**Problem statement:**
Recast every line of the data below as a Markdown table with two columns, Row and Content. Row holds a running number and Content holds the line. Omit blank lines and the pictures.

**Extracted information:**

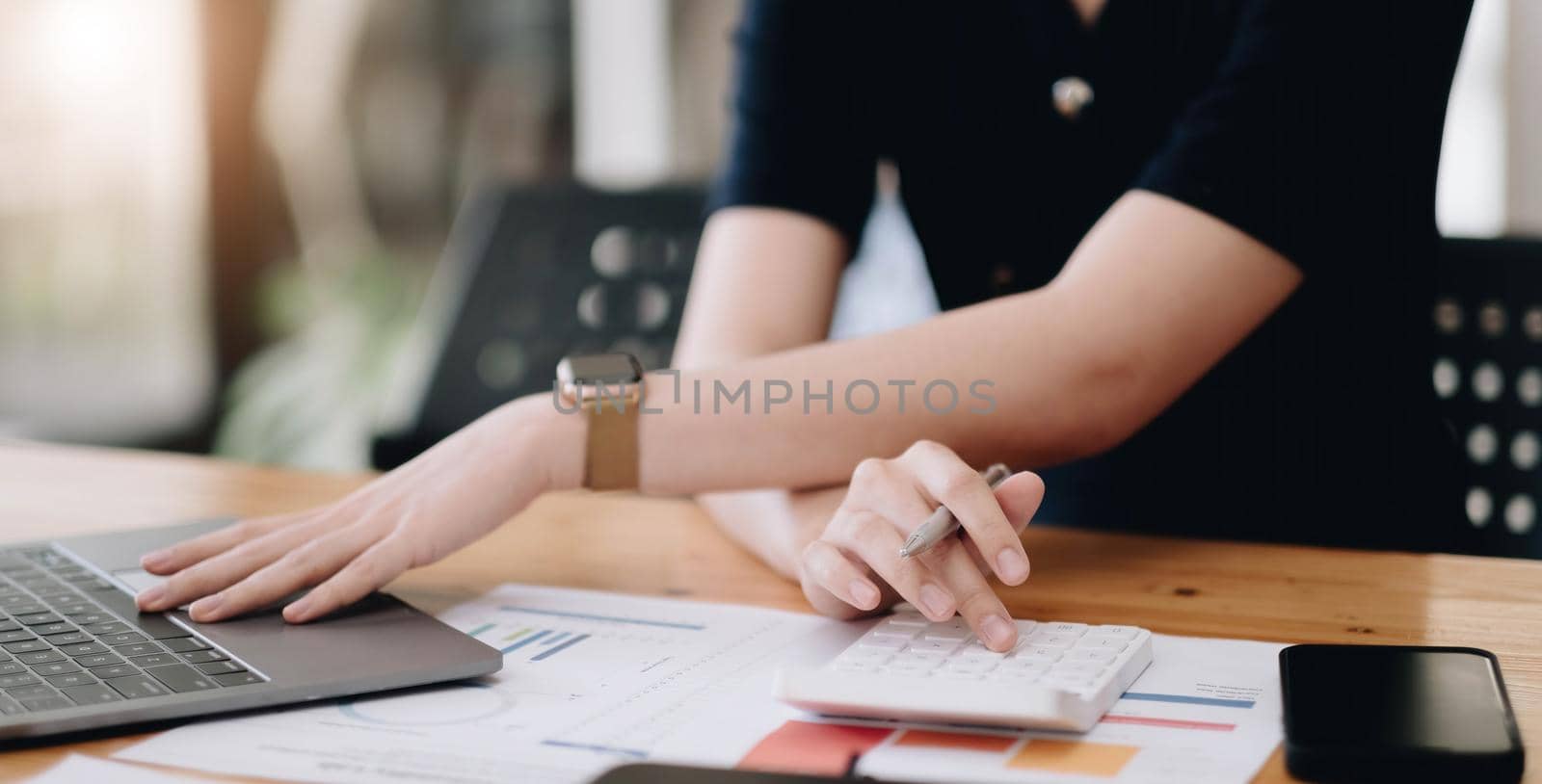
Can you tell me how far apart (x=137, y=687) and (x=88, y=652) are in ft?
0.22

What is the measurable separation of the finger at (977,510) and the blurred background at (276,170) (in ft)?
7.60

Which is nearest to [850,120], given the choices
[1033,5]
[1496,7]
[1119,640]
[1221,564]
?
[1033,5]

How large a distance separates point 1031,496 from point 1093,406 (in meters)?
0.22

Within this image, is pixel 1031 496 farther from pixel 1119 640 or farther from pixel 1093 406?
pixel 1093 406

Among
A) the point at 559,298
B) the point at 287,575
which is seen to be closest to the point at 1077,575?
the point at 287,575

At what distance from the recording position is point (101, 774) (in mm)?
526

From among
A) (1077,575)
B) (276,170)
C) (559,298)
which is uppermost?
(276,170)

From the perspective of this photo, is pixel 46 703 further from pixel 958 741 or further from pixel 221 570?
pixel 958 741

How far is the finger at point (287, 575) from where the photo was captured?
691 mm

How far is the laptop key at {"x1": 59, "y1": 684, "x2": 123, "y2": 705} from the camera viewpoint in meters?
0.57

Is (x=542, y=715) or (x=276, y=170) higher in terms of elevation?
(x=276, y=170)

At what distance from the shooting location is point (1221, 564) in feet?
2.81

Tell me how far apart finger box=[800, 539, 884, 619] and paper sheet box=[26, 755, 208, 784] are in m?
0.29

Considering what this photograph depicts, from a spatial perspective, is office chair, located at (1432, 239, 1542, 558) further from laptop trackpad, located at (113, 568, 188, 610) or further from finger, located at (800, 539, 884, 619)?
laptop trackpad, located at (113, 568, 188, 610)
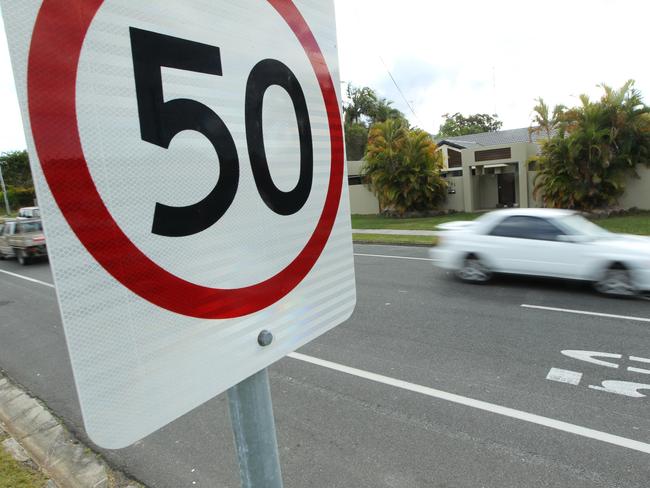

**Solution:**
| Row | Content |
|---|---|
| 1 | Can you tell me how far apart (x=137, y=687) and (x=88, y=652) are in ft? |
| 2 | 0.22 |
| 3 | What is the measurable separation of the finger at (977,510) and the blurred background at (276,170) (in ft)? |
| 4 | 7.60 |
| 5 | Which is nearest to [850,120], given the choices |
| 6 | [1033,5] |
| 7 | [1496,7] |
| 8 | [1119,640] |
| 9 | [1221,564] |
| 10 | ? |
| 11 | [1033,5] |
| 12 | How large a distance separates point 1031,496 from point 1093,406 (in meters)? |
| 13 | 0.22 |
| 14 | Within this image, is pixel 1031 496 farther from pixel 1119 640 or farther from pixel 1093 406? |
| 15 | pixel 1093 406 |
| 16 | Among |
| 17 | A) the point at 559,298 |
| 18 | B) the point at 287,575 |
| 19 | which is seen to be closest to the point at 1077,575? |
| 20 | the point at 287,575 |
| 21 | At what distance from the recording position is point (101, 774) (in mm)? |
| 22 | 526 |
| 23 | From among |
| 24 | A) (1077,575) |
| 25 | B) (276,170) |
| 26 | C) (559,298) |
| 27 | which is uppermost? |
| 28 | (276,170) |
| 29 | From the perspective of this photo, is pixel 46 703 further from pixel 958 741 or further from pixel 221 570? |
| 30 | pixel 958 741 |
| 31 | How far is the finger at point (287, 575) from where the photo was captured? |
| 32 | 691 mm |
| 33 | How far is the laptop key at {"x1": 59, "y1": 684, "x2": 123, "y2": 705} from the camera viewpoint in meters? |
| 34 | 0.57 |
| 35 | Is (x=542, y=715) or (x=276, y=170) higher in terms of elevation? |
| 36 | (x=276, y=170) |
| 37 | At what distance from the shooting location is point (1221, 564) in feet? |
| 38 | 2.81 |
| 39 | Tell me how far apart finger box=[800, 539, 884, 619] and paper sheet box=[26, 755, 208, 784] are in m? |
| 40 | 0.29 |
| 41 | Considering what this photograph depicts, from a spatial perspective, is office chair, located at (1432, 239, 1542, 558) further from laptop trackpad, located at (113, 568, 188, 610) or further from finger, located at (800, 539, 884, 619)? |
| 42 | laptop trackpad, located at (113, 568, 188, 610) |